* _QUESTIONS_
[1] In the introduction to the guideline on lower respiratory tract infection in adults, what is the most common symptom of LRTI?
[2] Pick up the guideline introduction on lower respiratory tract infection after its final sentence and write the next part of it.

---- TEXT EXCERPT

Community management of lower respiratory tract infection in adults
Section 1: Introduction

1.1 What is lower respiratory tract infection?

Lower respiratory tract infection (LRTI) describes a range of symptoms and signs, varying in severity from non-pneumonic LRTI in the young healthy adult through to pneumonia or life-threatening exacerbation in a patient with severe disabling chronic obstructive pulmonary disease (COPD). The most common symptom is cough, which is new or changed in character. Other symptoms include sputum production, breathlessness, wheeze, chest pain, fever, sore throat and coryza. However, there is no unique set of symptoms that relate to LRTI.1

LRTI can be difficult to distinguish from upper respiratory tract infection,2 and not all lower respiratory tract symptoms are due to an infection that can be identified. Distinguishing pneumonia from non-pneumonic lower respiratory tract infection in the community is also difficult, particularly without diagnostic radiology. Evidence suggests that no combination of symptoms or clinical findings (i.e. pulse, respiratory rate, temperature, and chest examination) can reliably confirm the diagnosis of pneumonia.3

1.2 The need for a guideline

LRTI accounts for more general practitioner (GP) consultations per year than any other illness. The vast majority of cases are self-limiting and can be managed at home.4,5,6 Data on the management of LRTI throughout Europe found that only 4.5% of patients seen in primary care were admitted to hospital, rising to 9% for the UK population.6

Although numerous studies demonstrate that antibiotic prescriptions are of no benefit in uncomplicated non-pneumonic LRTI, many such patients (66% of adults in one study7) do receive antibiotics. Practitioners may prescribe unnecessary antibiotics for clinical reasons that have no evidence base, such as colour of nasal discharge,8 or for non-clinical reasons such as the desire to reduce re-attendance, or belief that the patient expects an antibiotic.

--------
---- DATASET CONTENT

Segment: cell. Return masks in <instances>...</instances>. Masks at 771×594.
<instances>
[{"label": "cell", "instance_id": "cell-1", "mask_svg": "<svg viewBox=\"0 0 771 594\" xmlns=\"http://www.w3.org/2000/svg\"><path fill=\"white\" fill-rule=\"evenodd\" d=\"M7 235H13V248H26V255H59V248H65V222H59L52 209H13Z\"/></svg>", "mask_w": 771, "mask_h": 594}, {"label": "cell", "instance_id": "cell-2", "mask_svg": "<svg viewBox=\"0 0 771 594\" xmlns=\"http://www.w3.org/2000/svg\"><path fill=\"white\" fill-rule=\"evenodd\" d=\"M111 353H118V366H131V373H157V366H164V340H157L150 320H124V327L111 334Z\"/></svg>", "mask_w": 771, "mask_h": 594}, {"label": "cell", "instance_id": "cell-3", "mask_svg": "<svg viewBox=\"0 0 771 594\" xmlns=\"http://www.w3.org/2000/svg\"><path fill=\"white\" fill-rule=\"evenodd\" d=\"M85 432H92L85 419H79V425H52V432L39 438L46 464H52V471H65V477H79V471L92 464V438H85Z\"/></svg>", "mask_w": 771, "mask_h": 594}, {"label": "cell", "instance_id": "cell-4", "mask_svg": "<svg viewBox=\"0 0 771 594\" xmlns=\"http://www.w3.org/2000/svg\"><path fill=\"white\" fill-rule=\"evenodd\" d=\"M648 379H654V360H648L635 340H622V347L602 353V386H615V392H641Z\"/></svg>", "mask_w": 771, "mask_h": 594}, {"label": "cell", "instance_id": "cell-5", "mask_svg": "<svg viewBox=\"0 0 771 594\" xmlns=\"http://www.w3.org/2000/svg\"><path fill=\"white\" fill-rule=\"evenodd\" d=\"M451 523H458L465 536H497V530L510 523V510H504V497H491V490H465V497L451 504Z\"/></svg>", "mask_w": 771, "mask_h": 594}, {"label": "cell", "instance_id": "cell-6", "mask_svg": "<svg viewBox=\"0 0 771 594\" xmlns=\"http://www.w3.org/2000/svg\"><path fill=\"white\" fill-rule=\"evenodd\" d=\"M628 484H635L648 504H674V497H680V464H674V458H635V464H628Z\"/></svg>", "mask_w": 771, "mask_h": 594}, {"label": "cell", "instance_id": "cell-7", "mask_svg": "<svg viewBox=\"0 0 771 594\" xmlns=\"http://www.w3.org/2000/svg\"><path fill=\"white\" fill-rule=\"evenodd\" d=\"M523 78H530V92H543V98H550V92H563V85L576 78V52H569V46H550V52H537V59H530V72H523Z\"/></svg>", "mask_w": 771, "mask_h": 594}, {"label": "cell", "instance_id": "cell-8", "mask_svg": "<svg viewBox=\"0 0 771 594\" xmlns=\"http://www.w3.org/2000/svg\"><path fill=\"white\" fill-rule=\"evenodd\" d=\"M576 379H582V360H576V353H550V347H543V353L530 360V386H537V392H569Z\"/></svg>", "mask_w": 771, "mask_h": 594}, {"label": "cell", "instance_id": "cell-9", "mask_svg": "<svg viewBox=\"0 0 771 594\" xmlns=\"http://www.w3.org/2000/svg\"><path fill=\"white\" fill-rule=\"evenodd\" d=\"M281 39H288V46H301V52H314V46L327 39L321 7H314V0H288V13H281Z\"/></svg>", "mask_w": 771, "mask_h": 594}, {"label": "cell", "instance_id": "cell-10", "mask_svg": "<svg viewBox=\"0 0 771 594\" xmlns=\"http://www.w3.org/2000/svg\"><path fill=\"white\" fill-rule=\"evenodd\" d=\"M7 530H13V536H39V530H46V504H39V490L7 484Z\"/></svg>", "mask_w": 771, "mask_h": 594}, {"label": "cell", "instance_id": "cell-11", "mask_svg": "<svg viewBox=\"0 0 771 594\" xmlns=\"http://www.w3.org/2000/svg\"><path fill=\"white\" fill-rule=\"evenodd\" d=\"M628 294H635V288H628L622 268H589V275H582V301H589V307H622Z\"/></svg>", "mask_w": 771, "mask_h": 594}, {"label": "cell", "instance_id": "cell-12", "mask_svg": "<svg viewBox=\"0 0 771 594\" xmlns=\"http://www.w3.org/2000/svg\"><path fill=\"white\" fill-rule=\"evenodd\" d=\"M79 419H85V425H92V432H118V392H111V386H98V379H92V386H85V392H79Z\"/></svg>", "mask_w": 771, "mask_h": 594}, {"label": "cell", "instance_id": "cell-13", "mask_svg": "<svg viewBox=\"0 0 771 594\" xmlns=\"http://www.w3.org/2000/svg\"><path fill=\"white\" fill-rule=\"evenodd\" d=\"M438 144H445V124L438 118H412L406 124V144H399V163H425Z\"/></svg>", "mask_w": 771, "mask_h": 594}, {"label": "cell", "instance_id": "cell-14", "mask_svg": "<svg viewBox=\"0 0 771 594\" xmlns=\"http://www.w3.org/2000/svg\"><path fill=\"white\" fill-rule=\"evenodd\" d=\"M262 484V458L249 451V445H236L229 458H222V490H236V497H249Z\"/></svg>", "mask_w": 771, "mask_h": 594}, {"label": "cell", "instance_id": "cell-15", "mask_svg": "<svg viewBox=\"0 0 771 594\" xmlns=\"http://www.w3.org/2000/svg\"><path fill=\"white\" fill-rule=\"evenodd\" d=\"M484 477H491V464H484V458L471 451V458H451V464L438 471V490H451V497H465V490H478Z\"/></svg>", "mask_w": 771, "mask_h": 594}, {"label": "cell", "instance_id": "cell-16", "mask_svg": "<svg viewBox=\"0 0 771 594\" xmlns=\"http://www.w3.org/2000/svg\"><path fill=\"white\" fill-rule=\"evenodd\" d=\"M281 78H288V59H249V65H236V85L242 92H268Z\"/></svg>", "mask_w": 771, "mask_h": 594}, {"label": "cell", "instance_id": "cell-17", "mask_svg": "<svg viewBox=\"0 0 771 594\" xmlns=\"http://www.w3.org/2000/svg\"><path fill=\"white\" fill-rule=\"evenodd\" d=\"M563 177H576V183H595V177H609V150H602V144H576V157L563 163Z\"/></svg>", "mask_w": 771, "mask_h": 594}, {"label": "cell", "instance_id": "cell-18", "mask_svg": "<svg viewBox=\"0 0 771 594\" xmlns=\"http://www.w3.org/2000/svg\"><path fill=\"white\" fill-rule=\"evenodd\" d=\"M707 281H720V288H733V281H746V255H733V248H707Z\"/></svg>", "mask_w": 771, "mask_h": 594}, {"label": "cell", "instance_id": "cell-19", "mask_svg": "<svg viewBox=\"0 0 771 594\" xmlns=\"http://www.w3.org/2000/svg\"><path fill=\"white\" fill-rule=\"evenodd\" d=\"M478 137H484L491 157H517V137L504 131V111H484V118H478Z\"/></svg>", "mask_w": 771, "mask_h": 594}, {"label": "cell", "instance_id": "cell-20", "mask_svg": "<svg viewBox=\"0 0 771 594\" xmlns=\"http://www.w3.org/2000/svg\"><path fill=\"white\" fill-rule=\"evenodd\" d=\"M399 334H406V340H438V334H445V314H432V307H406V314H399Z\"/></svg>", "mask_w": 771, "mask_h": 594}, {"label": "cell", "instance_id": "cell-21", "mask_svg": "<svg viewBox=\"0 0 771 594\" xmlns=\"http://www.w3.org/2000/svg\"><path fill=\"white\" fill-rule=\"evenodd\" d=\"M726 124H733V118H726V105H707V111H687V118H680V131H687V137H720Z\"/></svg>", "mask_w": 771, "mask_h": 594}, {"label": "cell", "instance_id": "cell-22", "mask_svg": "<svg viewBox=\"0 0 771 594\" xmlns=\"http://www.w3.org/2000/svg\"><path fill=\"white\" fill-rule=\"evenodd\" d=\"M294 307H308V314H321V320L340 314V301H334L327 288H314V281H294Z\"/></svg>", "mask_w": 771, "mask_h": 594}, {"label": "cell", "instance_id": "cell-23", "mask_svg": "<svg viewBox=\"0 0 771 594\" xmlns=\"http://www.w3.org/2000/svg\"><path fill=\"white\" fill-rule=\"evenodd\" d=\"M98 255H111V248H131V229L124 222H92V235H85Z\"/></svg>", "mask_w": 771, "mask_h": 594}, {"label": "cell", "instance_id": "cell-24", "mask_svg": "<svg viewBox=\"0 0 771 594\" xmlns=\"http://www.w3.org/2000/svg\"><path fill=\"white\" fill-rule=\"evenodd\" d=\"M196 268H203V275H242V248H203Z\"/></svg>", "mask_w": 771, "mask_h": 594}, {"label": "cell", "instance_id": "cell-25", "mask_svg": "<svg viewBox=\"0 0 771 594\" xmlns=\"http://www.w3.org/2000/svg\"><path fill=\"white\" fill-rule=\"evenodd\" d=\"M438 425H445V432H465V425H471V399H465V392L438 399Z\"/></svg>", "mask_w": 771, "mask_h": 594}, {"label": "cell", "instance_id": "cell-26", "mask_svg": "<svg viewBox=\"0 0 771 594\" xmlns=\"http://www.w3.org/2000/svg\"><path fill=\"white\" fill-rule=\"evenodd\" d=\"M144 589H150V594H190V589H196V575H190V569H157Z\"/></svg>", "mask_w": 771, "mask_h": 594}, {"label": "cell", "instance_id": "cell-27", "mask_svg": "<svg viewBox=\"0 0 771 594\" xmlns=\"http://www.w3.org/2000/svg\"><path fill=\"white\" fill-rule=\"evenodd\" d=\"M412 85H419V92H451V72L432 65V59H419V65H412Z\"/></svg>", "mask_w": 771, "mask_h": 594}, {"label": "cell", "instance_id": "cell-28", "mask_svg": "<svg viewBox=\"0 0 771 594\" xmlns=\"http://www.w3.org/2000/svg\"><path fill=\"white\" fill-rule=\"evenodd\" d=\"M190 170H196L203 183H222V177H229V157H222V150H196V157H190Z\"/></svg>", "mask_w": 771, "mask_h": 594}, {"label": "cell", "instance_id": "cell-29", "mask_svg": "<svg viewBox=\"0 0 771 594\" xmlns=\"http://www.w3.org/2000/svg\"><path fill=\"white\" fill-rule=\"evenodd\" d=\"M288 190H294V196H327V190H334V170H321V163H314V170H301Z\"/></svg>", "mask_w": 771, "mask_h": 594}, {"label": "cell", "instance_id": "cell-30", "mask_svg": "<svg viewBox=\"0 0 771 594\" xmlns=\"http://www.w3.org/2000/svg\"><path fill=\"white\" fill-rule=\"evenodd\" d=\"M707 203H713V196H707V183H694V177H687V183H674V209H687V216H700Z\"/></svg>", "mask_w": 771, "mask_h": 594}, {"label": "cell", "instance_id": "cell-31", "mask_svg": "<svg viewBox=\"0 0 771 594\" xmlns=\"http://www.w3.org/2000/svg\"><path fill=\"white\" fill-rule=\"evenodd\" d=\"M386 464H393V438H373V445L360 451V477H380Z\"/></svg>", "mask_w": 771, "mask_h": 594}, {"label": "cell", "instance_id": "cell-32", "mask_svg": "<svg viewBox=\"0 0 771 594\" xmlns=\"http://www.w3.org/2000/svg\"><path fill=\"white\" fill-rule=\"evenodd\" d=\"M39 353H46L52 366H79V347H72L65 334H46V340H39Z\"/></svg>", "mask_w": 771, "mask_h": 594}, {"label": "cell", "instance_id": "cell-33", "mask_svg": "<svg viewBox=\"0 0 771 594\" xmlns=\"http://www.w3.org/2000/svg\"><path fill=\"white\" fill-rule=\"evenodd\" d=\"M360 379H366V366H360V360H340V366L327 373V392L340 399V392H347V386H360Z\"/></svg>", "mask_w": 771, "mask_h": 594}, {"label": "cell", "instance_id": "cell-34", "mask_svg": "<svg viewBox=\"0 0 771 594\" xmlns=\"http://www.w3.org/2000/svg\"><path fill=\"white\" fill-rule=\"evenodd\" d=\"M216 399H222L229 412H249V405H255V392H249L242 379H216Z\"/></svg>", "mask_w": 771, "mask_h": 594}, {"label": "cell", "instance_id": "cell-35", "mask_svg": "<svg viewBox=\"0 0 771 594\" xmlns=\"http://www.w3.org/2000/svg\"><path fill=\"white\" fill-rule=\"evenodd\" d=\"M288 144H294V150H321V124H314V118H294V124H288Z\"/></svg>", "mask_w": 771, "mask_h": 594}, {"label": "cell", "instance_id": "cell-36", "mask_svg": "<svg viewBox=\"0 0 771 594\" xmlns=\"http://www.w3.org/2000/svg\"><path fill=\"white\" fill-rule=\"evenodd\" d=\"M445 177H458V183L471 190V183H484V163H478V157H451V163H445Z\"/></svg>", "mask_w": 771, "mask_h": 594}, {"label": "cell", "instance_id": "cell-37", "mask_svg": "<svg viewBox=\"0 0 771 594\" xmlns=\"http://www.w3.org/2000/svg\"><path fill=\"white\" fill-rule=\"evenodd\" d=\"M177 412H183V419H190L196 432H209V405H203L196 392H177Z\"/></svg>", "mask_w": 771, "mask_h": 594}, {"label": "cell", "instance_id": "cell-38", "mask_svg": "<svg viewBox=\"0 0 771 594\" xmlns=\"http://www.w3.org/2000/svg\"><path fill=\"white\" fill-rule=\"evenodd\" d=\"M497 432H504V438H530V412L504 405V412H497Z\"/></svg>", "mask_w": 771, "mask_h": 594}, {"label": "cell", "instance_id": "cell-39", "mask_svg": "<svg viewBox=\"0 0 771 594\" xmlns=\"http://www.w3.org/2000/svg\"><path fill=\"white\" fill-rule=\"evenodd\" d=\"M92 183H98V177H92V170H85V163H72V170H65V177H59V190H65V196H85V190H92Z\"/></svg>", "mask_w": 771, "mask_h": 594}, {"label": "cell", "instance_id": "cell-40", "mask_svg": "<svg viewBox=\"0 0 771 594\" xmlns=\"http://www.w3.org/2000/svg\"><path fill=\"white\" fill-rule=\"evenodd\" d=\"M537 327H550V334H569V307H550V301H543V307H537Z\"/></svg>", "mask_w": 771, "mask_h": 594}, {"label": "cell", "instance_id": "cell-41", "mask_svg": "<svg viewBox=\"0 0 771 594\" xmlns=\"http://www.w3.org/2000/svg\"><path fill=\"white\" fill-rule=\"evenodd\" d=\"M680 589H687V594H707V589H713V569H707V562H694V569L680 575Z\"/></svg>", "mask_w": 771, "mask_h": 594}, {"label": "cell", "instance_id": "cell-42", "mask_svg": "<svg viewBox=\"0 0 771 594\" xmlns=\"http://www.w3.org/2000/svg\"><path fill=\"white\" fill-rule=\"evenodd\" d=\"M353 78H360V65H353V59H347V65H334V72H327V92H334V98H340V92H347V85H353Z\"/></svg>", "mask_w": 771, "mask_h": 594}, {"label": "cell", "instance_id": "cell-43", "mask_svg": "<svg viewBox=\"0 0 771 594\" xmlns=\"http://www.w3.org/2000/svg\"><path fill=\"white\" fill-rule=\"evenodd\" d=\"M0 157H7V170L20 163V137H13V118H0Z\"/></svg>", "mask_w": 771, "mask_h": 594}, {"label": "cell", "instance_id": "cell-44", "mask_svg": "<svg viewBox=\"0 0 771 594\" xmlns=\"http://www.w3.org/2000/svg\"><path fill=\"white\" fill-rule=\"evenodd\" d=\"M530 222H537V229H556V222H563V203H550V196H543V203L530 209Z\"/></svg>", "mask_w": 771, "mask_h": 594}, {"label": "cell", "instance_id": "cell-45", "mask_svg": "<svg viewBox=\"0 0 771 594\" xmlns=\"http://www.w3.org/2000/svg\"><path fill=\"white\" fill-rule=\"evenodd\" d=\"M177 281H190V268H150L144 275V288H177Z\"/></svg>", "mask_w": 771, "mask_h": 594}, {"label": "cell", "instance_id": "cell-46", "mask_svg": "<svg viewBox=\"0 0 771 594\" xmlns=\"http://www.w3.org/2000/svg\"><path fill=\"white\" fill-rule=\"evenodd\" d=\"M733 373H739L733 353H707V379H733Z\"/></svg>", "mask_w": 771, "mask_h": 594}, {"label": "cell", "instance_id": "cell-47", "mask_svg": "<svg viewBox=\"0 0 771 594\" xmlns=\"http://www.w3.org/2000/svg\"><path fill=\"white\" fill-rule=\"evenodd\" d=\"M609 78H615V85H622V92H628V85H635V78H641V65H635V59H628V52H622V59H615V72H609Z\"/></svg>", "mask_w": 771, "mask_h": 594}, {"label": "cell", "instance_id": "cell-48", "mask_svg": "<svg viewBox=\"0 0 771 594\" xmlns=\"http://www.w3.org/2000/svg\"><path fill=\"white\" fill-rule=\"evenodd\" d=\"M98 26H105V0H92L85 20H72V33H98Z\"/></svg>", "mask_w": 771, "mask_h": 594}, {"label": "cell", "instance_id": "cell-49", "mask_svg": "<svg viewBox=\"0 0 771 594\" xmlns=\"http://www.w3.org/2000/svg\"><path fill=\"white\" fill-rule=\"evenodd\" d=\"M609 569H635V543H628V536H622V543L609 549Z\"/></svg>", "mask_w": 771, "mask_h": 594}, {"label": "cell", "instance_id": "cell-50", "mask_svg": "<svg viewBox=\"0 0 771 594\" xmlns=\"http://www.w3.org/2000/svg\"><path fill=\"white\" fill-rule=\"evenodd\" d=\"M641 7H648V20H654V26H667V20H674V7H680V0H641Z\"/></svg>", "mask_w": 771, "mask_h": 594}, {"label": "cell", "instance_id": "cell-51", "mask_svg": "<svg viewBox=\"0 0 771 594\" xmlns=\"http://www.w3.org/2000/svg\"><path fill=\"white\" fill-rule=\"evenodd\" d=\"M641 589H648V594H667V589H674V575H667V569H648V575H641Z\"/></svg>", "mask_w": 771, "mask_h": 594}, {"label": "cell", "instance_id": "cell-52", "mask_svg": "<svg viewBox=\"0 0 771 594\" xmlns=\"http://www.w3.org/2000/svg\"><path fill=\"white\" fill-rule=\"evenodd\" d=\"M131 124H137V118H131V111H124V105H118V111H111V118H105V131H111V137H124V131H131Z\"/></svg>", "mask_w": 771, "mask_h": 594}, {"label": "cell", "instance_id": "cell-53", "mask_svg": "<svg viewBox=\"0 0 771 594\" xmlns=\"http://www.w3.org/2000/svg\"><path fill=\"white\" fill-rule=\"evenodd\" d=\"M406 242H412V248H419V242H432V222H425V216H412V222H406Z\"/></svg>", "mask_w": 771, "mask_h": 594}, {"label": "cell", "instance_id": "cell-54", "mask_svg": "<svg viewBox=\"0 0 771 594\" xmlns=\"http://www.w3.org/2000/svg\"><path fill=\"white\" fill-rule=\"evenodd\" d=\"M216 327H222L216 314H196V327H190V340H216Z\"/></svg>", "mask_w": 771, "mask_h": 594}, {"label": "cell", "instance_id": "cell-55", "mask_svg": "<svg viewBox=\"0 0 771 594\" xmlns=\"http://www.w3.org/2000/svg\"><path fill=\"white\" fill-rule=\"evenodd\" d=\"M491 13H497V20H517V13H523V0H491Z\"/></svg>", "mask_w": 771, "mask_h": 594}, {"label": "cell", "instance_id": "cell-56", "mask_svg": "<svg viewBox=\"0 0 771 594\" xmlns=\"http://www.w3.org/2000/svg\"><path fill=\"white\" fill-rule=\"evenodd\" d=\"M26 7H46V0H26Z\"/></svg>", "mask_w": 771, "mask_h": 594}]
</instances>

--------

* _ANSWERS TO THIS EXERCISE_
[1] Cough, which is new or changed in character.

[2]
There is no doubt that unnecessary antibiotic prescribing is harmful to the patient (side effects are a common cause of repeat visit to the GP) and causes selection of resistant bacteria, making subsequent infection more difficult to treat.9,10,11 It is also harmful to the community as a whole, due to increased prescription costs and spread of resistant organisms within the community.9

This guideline focuses on the following key questions in the management of LRTI:

1.3 Population covered by the guideline

This guideline covers adults (>16 years of age) presenting to primary healthcare services or Accident and Emergency departments with acute lower respiratory symptoms and/or signs which may be due to infection. This includes non-pneumonic LRTI, acute exacerbations of COPD, and pneumonia.

The guideline does not apply to patients with asthma (updated guidelines from the British Thoracic Society and SIGN will be published in 2002), known lung cancer (see the SIGN guideline,12 under review 2002-3), cystic fibrosis, bronchiectasis, tuberculosis, human immunodeficiency virus infection or other forms of significant immunocompromise.

1.4 Professional groups to which the guideline applies

This guideline will be of interest to general practitioners, practice nurses, health visitors, community and hospital pharmacists, staff in Accident & Emergency departments, respiratory physicians and nurse specialists, infectious disease specialists, microbiologists and public health practitioners.